Brano proposto:
UFFICIALE – Introdotta la tassa sui social network | Per accedere bisogna pagare: svelata la cifra giornaliera

Tassa sui social media (Canva foto) - www.financecue.it
Accesso a pagamento ai social: una misura che fa discutere, la nuova tassa che coglie di sorpresa gli utenti.
In un mondo dove basta un tocco sullo schermo per parlare con chiunque, ovunque, pensare che l’accesso ai social possa essere a pagamento sembra quasi surreale. Eppure, esistono governi pronti a mettere un prezzo anche su ciò che molti considerano ormai parte della vita quotidiana, come inviare un messaggio su WhatsApp o condividere un post su Facebook.
L’uso dei social network ha trasformato il modo in cui ci si informa, si comunica e si partecipa alla vita pubblica. Ma non tutti vedono questo cambiamento in modo positivo. In alcuni Paesi, il potere virale dei contenuti online viene vissuto come una minaccia, qualcosa da tenere sotto controllo. Non con la censura, ma con strumenti alternativi, come una tassa.

Voci fornite:
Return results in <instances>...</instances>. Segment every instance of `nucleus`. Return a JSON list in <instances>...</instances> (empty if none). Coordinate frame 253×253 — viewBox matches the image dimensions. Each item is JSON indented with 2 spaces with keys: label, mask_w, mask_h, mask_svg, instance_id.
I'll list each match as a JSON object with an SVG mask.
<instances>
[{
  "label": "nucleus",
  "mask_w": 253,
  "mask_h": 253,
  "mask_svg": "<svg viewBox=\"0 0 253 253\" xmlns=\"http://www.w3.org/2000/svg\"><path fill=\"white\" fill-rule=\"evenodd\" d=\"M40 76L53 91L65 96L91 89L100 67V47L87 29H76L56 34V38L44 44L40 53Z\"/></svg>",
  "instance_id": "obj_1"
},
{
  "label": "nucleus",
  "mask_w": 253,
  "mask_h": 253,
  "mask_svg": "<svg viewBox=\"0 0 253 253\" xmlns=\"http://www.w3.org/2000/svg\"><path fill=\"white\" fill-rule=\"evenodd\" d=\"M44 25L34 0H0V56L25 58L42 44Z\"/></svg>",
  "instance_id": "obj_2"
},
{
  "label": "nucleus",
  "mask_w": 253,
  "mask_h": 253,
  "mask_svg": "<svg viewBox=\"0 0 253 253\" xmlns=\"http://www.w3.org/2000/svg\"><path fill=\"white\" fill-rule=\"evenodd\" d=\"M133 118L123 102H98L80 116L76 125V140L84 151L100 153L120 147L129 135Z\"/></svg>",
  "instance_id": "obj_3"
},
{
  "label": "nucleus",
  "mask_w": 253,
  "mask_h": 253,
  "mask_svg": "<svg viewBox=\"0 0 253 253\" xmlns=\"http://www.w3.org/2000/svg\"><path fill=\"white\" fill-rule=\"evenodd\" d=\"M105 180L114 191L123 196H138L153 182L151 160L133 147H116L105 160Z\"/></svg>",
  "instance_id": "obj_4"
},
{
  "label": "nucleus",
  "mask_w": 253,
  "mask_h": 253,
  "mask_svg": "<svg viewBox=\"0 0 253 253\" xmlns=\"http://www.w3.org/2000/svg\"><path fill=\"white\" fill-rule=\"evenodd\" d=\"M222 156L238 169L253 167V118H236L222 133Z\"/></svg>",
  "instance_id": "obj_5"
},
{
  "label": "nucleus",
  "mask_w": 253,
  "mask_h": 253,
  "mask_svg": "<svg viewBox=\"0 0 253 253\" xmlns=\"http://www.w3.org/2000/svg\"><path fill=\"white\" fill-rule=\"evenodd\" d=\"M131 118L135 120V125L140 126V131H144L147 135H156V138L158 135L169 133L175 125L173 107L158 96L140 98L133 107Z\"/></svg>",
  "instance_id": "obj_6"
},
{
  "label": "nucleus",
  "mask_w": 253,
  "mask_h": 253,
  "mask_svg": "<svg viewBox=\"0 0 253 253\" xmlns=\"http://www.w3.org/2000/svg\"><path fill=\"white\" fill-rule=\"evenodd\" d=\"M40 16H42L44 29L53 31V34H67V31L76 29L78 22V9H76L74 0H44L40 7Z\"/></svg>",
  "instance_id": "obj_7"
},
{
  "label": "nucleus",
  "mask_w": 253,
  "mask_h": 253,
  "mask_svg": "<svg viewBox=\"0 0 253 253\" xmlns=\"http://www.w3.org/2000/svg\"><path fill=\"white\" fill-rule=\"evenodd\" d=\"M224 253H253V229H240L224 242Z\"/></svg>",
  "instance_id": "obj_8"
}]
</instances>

Consegna: Nell'articolo sulla tassa sui social network, quale strumento alternativo alla censura viene indicato per tenere sotto controllo i contenuti online?

Spazio risposta: Una tassa.